Mais pourquoi rechignent-ils à créer cette même sécurité dans les pays africains qu’ils dirigent ?
Le Monde Afrique publie une enquête qui révèle que, depuis que la France enquête sur les biens mal acquis de certains politiciens africains, beaucoup de ministres et hauts fonctionnaires du continent investissent désormais des millions de dollars au Canada, où les institutions financières ne posent pas beaucoup de questions sur l’origine de leur fortune.
Pour les Africains qui ont gagné honnêtement leur argent, la question ne se poserait pas. Ils ont droit d’investir partout où ils veulent. Comme personne n’empêche aux Occidentaux d’investir en Afrique, personne ne devrait, à priori, empêcher ou condamner les Africains qui investissent dans les pays occidentaux.
« La sécurité juridique, c’est la Déclaration des droits de l’Homme ».

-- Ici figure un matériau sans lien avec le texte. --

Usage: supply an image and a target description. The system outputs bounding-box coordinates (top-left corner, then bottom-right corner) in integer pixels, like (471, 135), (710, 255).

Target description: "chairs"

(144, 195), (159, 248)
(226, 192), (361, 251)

Mais les politiciens africains investissent leurs millions en Occident pour une raison particulière. Selon un spécialiste interviewé par le Monde Afrique, ils « vont diversifier leurs placements et les externaliser en fonction d’un seul critère : la sécurité juridique que leur offrent certains territoires ».
La question qu’on se pose alors est : si ces politiciens aiment autant la « sécurité juridique », pourquoi ils ne l’instaurent pas chez eux, dans les pays qu’ils dirigent ?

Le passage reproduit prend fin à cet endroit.